Pam Sykes’ Journey: From archaeology in California to infrastructure in Tennessee
Her work is part Indiana Jones, part mapmaking, and part drone flights. Pam Sykes, a GIS Analyst (geographic information system) with CUD since 2015, wouldn’t have it any other way. We caught up with her to ask how she got her start and learn why drones are so useful to a water utility.
Even though your degree is in a different field, it still lends itself to your work. Can you tell us how that happened?
Pam: “I started doing GIS work about 2006. I moved to California after college. My degree is in anthropology, and I did archaeological work for state parks out there. They needed a GIS person since theirs was leaving, and I said why not? So, I learned on the job. I’ve enjoyed using GIS for anthropology because it was an interesting way to map old sites. I enjoy doing it for water because it’s simply fun for me.”
So that leads to CUD …
Pam: “I’ve been [with CUD] since 2015. When I first started, I had no clue that there was so much involved with water. I thought: Turn on my tap, there’s my water. Pipes are out there doing their job. Didn’t realize there was so much involved, especially with our STEP system, replacing the old pipes with ductile iron. It’s a big job for (our field employees). What I do is just a small reflection. And it’s really fun because sometimes I learn more about Rutherford County than I would ever have known.”
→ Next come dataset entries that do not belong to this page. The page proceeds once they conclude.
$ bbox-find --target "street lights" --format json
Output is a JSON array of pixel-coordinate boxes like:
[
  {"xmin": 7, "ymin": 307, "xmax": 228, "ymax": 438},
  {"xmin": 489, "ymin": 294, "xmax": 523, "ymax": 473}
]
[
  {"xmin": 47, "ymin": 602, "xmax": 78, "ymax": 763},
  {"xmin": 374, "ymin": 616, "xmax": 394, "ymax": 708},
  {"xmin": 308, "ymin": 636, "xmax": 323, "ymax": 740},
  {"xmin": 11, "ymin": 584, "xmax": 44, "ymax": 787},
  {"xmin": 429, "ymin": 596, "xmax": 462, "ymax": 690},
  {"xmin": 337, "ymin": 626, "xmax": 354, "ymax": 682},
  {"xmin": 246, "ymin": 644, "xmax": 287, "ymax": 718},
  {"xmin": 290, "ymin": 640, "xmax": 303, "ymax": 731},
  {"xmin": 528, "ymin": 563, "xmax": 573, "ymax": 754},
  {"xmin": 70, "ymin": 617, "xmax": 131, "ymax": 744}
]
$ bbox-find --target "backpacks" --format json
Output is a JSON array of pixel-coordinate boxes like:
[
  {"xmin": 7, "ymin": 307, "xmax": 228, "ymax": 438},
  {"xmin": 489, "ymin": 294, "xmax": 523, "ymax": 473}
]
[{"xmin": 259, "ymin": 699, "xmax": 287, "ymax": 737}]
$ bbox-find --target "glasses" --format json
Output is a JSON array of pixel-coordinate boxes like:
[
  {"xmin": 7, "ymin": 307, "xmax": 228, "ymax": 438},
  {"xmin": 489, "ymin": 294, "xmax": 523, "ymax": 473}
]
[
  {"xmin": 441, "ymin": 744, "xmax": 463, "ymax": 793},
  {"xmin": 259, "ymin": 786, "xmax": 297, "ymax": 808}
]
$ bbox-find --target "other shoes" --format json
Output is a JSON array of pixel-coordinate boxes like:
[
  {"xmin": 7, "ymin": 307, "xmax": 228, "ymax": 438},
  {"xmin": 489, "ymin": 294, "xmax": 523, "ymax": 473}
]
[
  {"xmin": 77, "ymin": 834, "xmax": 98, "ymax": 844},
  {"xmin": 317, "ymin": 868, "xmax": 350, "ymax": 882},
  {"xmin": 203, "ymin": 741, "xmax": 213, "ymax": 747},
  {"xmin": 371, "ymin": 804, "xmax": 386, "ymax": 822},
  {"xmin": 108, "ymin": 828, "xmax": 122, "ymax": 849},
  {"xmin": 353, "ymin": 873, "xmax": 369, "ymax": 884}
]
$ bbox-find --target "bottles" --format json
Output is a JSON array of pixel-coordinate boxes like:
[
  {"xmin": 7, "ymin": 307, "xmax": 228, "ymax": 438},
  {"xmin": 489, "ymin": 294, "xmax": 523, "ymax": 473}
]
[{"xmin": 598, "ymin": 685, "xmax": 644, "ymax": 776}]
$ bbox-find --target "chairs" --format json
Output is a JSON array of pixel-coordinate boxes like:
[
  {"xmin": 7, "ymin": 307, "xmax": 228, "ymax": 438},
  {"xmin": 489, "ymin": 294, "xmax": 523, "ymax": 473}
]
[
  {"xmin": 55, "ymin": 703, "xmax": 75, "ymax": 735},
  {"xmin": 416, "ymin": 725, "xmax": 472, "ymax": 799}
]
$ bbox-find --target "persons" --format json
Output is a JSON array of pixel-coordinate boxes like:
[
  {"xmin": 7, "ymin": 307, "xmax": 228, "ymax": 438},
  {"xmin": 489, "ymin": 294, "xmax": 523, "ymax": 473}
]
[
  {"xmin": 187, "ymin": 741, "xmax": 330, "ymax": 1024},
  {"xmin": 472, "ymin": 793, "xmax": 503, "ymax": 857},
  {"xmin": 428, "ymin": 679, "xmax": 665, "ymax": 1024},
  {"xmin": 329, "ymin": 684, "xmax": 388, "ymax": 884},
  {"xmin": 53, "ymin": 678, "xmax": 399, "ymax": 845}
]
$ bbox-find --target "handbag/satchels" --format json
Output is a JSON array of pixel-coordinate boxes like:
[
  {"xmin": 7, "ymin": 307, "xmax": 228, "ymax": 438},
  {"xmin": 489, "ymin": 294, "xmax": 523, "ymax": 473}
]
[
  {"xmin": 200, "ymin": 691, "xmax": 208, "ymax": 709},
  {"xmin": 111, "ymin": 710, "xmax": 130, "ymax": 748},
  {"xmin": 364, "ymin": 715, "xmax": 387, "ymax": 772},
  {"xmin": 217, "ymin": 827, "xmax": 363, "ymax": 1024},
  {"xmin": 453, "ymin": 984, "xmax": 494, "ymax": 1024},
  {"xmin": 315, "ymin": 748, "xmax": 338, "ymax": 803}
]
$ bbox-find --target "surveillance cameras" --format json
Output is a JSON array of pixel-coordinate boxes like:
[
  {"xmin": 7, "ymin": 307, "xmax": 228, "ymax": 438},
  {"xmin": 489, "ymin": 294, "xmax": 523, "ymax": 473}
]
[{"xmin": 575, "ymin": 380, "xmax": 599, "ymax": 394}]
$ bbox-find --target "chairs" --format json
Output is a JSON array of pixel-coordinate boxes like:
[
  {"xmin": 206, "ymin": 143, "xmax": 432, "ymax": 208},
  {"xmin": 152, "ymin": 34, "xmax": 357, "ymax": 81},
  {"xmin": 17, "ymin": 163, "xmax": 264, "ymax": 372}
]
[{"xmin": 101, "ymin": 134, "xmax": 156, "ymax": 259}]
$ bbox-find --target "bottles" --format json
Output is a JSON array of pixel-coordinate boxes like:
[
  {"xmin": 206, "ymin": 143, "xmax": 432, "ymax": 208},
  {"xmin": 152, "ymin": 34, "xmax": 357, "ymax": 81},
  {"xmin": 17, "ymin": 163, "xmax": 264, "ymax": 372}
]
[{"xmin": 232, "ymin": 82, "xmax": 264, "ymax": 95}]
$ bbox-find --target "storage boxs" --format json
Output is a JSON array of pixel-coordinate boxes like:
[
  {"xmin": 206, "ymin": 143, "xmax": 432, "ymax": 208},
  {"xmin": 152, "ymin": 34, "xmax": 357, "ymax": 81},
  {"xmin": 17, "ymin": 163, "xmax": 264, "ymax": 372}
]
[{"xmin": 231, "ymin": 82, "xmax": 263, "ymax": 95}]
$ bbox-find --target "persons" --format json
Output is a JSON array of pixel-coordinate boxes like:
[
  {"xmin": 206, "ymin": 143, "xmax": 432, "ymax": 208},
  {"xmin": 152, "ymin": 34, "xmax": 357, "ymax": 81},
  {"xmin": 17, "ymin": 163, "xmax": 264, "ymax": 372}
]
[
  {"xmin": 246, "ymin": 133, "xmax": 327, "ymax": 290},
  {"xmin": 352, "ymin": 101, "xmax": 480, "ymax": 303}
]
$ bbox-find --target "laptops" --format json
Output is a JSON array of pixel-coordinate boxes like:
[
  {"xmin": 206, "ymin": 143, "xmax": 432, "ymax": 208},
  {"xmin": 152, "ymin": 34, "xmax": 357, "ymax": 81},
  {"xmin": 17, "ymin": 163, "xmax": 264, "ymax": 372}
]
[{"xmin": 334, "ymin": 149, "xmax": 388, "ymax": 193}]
How do you use drones in your work?
Pam: “We’re currently flying drones over all of our water tanks and mapping them to look for any damages – which is a great help for our guys. They don’t have to climb up there, so it’s useful for safety. It also gives me more flight training with drones. So, this is another part of drone technology that we can use. It’s not just about going out and mapping sites or water lines to make sure everything is operating.”
But it’s more than flying drones. You’re working toward certification.
Pam: “I’m currently working toward my FAA [Federal Aviation Administration] pilot license. I plan to do that by the end of this month. When that’s done, CUD will have two licensed drone pilots.”
Bethany [Hall], CUD’s other GIS Analyst and drone pilot, already has her drone license. I always thought that was cool – especially as we’ve seen greater usage of drones. At first, they seemed like toys, now we see they’re tools.”
“Getting my license will greatly help my work. Rutherford County is growing so fast that we can’t wait half a year to get aerial footage. We’re growing so fast we need it almost monthly. For STEP sites and pump stations, any of that, it just helps us get better information that helps water quality. That includes flying over the water treatment plant.”
So instead of using her degree to study the past, Pam Sykes is helping Rutherford County manage its future.